Oh, and one other thing: I got to watch "Call of Cthulhu" purely because of file-sharing. I doubt I ever would have seen it otherwise; it's only for sale from the creators' website. But I scored a copy, and watched it, and loved it--and then bought the DVD for myself, this morning. Which is just another reason why the folks who made it are the future, and the Big Entertainment execs who never would have allowed it to be made are the past.

Posted by: beloml on January 11, 2006 10:07 AM



To me the story of this era is that the technological geniuses keep producing amazing tools while artists seem to have gone completely dry. Stale repetition of the same old story lines, the boring determination to shock the sensibilities of the rubes, the drone of the politically correct... this seems to be all that artists have on their minds.

I watched network TV shows last night for the first time in years. The camera movement was so extreme that I almost became dizzy. From a technical standpoint, the show I watched cannot be faulted. And, yet, the story line was the same old crap... white men as the bogey of the universe.

And what is the cause celebre of the movie industry but more of the same... Brokeback Mountain. The truth about this phenomenon is precisely backward... gay is the orthodoxy of the ruling class. Evangelizing for homosexuality has been the obsession of academia, the corporate world and the arts for my entire life.

As we try to become ever more outrageous in our personal lives, as the volume of the shock artists intensifies daily... the result is boredom and predictability.

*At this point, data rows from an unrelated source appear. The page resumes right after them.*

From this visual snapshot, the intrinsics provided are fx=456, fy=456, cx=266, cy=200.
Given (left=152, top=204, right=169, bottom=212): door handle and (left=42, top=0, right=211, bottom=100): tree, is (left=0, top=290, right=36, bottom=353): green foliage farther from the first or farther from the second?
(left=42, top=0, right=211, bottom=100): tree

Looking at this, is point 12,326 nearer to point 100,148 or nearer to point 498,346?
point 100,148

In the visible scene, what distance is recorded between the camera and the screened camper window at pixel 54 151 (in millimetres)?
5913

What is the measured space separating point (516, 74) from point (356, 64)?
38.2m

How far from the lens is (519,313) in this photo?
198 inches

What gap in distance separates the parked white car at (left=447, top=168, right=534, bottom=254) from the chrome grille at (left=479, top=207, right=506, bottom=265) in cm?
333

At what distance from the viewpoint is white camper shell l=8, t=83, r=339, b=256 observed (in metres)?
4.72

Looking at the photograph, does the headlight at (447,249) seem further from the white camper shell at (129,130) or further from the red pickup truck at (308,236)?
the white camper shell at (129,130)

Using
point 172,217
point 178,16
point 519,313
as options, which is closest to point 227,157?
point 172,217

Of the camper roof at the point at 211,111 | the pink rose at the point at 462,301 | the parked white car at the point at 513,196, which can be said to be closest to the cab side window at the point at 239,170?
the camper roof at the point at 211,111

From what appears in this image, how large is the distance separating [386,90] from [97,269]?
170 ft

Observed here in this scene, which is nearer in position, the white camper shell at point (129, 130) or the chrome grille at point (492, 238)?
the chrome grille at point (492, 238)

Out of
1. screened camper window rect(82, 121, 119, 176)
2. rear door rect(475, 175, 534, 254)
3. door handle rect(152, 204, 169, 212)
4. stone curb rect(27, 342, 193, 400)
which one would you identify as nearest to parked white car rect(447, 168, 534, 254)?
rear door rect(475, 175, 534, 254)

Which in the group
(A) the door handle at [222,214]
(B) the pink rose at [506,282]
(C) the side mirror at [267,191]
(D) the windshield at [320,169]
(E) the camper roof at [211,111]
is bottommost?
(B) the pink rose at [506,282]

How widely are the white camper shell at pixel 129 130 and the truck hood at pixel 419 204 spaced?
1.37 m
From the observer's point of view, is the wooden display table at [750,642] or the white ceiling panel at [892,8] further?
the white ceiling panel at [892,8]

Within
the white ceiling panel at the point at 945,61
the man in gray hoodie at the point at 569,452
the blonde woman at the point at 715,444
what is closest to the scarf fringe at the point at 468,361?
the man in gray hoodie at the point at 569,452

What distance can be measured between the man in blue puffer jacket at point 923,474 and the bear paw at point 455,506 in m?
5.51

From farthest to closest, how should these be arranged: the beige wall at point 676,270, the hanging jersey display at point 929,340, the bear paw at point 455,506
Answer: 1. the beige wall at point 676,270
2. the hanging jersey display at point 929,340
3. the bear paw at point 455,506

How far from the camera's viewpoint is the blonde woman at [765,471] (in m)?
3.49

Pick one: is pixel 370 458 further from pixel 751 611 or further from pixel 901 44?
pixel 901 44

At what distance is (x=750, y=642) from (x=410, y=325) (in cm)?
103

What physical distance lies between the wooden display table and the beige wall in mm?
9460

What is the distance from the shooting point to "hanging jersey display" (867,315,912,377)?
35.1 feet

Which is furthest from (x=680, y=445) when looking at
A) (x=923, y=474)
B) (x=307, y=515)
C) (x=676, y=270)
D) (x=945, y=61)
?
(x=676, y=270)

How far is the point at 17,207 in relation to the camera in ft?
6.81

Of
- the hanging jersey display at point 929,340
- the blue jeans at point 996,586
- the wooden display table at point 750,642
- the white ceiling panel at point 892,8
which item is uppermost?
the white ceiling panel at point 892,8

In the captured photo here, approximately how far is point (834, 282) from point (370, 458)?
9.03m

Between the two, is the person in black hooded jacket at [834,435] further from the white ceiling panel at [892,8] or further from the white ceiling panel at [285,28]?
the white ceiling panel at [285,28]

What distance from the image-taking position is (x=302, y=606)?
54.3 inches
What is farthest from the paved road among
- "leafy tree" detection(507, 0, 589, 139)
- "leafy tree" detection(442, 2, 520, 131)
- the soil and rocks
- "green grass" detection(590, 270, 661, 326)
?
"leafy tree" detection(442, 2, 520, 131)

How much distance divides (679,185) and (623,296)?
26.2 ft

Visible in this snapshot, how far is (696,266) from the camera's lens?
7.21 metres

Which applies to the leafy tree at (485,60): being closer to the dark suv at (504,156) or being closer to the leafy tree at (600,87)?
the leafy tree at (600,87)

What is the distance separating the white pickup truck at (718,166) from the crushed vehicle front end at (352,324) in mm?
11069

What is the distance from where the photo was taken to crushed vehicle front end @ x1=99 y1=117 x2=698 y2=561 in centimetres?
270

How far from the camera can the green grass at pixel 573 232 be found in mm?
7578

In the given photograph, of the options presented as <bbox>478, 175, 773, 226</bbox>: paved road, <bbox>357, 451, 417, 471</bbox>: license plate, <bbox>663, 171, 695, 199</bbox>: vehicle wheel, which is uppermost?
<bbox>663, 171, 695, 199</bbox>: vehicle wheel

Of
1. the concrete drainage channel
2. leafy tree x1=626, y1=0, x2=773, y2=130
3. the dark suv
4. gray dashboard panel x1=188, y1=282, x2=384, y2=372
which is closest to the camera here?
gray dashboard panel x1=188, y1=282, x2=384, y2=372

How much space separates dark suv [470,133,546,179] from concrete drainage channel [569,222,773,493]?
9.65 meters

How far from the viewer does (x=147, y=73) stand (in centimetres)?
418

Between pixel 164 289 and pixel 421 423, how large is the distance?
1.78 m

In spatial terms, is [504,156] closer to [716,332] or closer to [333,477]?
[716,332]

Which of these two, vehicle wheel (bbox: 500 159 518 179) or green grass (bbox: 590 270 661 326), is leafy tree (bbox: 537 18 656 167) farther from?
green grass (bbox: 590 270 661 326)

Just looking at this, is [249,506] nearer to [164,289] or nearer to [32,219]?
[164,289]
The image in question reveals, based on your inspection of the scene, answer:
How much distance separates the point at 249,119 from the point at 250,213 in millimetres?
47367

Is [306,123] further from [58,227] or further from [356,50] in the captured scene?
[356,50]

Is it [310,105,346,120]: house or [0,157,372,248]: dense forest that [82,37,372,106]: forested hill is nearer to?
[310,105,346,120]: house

Posted by: Shouting Thomas on January 11, 2006 3:20 PM



First, let me say I'm so glad I discovered this site!
I gave up going to movie theatres years ago because, as much as I enjoy movies and seeing them on the big screen, I got tired of the seat kickers, the fidgeters, the slurpers, the yakkers, the cell phone-a-holics, the crunchers and lip smackers and all the rest. I also worried that the minute I shifted in my seat or sipped my drink I was behaving just as badly.
It may not be the big screen, but I enjoy watching films at home, comfortably seated on my sofa (instead of a having to wrestle with my neighbours for control of the armrest) adequate quantities of my favourite drinks and snacks readily at-hand (and not ludicrously over-priced) and with surround sound I even have some of the movie-theatre experience.
When I was a kid, I listened to music on AM radio. We had to put up with commercials after every second song, and those disc jockeys who thought their brainless patter was more entertaining than, say, the first guitar chords of Stairway to Heaven or the last few minutes of Layla. Today, through a couple of sources, I have access to commercial-free music with no brainless DJ patter. Better yet, I have a choice of stations whose styles cater to my tastes. I am old enough to remember that awful year when every AM radio station played Sugar, Sugar at least once every half hour. Anyone who wants to trace the beginning of the end of AM radio should start their research at that moment in history.
Is it any surprise, then, that we are so willing to accept new technologies that allow us to forego all the unwanted crap and get what we want? I do worry what will happen to the young people of today who won't know the true meaning of patience and tolerance because they won't have those sorts of experiences. I suppose they'll be able to complain, when they get to my age, about the days when all we had was dial-up.
Like Michael, I wonder where all this is leading. It took me two years to find your web-site in that ever-expanding sea of flotsam and jetsam on the Internet. How difficult will it be, in the future, to find good movies, books, etc.?
Perhaps it will come full circle -- we'll rely on ads on television, radio and newspapers.